Dahası mesela “eski Türkiye’de” emekli olup ev alabilmiş, halen 30-35bin TL maaşı olan, hele ki çift maaş ve hayatı en fazla 15-20 kilometre çapında yaşamaya meyilli bir emekliye gel de anlat 15 bile almayanın perişanlığını…
Çünkü kişi herkesi “kendi çapınca” varsayıyor ve aslında anlamadığını, anlamaktan uzak olduğunu “şükretmemekle” suçluyor.
Kaldı ki en yüksek alan emeklinin maaşı bile “bizi kıskanan(!)” ülkelere baktığımızda içler acısı durumdadır, bunu da söylemeden geçmeyelim.
Söylemeden geçilmeyecek bir şey daha var.
Emekli maaşı hesaplama, 5510 sayılı kanun ve devamıyla epeyce tırpan yedi. En önemli değişim, 2008 yılına kadar geçerli olan “en düşük emekli maaşı asgari ücretin %110’undan daha az olamaz” şeklindeki hükmün “en düşük emekli maaşı 1.500 TL’den daha az olamaz” şeklinde değiştirilmesiydi. Son yıllardaki zam oranları da ortada… Kehanet değil bizi bekleyen kaçınılmaz bir gerçeklik olarak söyleyelim ki yakın bir gelecekte asgari ücretin üzerinde emekli maaşı kalmayacak.

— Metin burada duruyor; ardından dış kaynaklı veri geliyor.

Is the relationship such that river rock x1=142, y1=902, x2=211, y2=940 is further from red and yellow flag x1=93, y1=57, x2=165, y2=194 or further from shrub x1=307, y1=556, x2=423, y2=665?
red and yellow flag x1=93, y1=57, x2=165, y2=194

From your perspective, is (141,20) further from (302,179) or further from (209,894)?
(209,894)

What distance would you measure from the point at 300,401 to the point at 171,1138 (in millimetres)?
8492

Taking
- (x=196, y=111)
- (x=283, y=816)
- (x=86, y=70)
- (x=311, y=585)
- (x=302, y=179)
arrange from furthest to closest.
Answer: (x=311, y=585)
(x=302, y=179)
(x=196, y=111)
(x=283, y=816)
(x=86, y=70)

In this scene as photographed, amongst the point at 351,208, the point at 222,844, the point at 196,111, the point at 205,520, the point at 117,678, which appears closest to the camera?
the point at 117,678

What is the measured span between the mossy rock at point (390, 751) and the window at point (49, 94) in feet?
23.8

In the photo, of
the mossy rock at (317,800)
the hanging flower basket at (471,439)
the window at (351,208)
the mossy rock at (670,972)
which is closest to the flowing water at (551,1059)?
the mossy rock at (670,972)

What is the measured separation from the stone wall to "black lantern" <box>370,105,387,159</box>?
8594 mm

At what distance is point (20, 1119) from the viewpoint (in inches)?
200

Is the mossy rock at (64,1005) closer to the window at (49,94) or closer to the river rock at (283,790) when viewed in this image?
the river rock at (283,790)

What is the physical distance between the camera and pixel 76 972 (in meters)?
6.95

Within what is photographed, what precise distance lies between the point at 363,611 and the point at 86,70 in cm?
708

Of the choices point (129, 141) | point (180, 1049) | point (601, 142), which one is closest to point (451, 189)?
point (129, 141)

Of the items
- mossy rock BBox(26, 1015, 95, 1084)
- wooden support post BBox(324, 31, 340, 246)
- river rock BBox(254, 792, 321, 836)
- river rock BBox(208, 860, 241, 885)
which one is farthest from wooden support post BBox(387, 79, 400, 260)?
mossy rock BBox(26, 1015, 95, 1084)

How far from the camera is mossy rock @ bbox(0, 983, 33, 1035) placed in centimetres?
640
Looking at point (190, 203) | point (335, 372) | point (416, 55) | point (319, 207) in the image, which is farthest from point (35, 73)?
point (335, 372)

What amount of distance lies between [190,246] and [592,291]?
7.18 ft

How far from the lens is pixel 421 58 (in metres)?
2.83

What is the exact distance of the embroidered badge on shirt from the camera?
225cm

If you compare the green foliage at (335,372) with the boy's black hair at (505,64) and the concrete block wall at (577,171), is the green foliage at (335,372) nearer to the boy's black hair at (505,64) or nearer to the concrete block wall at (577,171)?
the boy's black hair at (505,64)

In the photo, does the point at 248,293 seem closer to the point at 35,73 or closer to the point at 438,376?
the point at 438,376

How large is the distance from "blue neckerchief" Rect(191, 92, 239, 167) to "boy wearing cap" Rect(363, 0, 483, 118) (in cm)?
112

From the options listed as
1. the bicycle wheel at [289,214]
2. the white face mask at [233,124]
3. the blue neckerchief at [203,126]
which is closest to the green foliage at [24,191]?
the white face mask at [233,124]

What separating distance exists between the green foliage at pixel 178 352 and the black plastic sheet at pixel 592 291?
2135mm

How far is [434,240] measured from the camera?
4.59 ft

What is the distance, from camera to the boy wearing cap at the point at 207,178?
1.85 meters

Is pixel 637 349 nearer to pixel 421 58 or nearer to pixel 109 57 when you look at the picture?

Nihayetinde sorun yine birilerinin aldığı değil, başka birilerinin alamadığıdır.
Sonuç:
Etkisiz toplum, pervasız iktidar!
Enflasyon dendiğinde hepimizin aklına gelen şey “para” belki ama iş gücü de “enflasyonu” olan şeylerden biri.
Basit kuraldır, arz talep dengesi…
Neredeyse her şehre/kasabaya eğitim kalitesi anlamında 50-60 yıl öncesinin lise seviyesinde bile olmayan üniversite açıp zamanında alamadığın diplomalardan bol bol dağıtırsan…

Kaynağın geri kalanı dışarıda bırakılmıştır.